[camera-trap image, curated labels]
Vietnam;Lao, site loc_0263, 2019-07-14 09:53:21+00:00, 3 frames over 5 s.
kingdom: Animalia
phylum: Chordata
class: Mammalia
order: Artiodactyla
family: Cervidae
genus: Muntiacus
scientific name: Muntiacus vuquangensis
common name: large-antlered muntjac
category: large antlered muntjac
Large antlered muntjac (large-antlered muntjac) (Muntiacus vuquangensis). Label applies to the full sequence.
++++++++++++++++++++
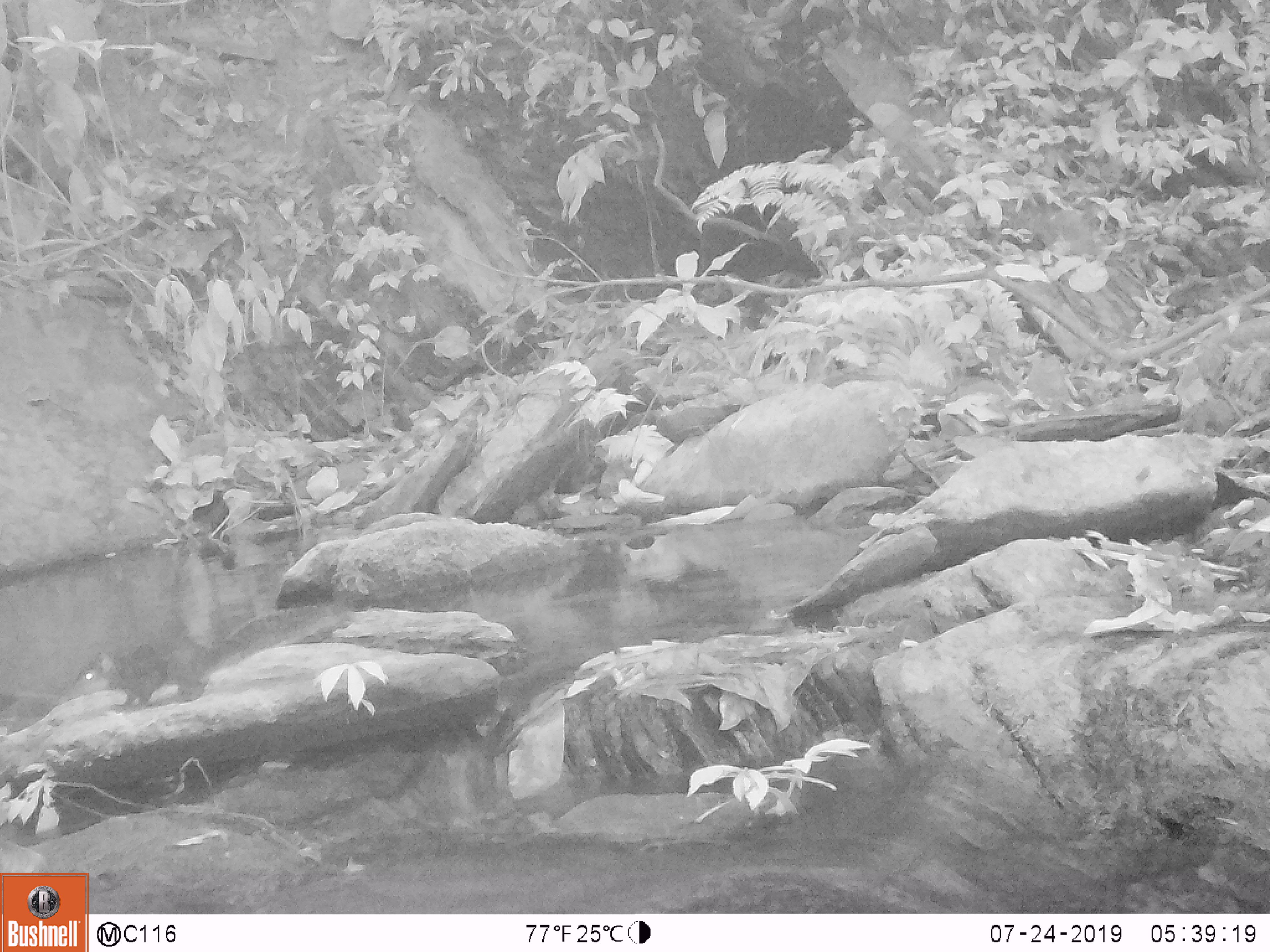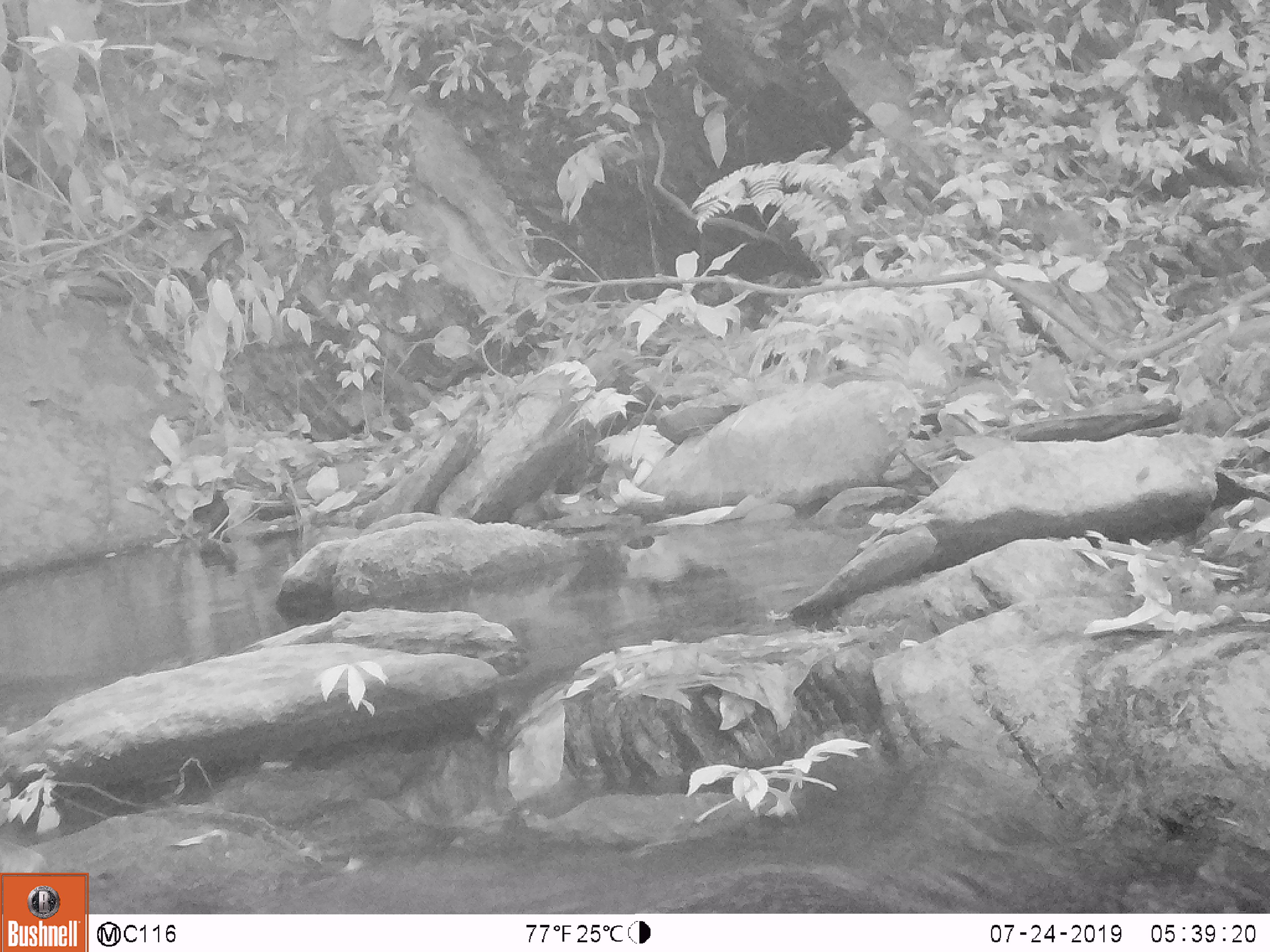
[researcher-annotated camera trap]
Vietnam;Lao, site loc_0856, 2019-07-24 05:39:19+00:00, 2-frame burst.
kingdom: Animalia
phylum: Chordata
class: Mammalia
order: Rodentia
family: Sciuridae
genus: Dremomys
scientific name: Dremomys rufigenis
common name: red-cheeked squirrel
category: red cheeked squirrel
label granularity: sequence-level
++++++++++++++++++++
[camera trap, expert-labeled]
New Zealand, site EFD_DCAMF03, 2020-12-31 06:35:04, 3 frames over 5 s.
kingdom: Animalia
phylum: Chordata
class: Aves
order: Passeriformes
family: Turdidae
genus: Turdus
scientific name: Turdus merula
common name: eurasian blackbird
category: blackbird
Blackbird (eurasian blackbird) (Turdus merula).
++++++++++++++++++++
Directions for this task :: The expected output is each line of the records above that includes the word "site".

Solution to this problem ::
Vietnam;Lao, site loc_0263, 2019-07-14 09:53:21+00:00, 3 frames over 5 s.
Vietnam;Lao, site loc_0856, 2019-07-24 05:39:19+00:00, 2-frame burst.
New Zealand, site EFD_DCAMF03, 2020-12-31 06:35:04, 3 frames over 5 s.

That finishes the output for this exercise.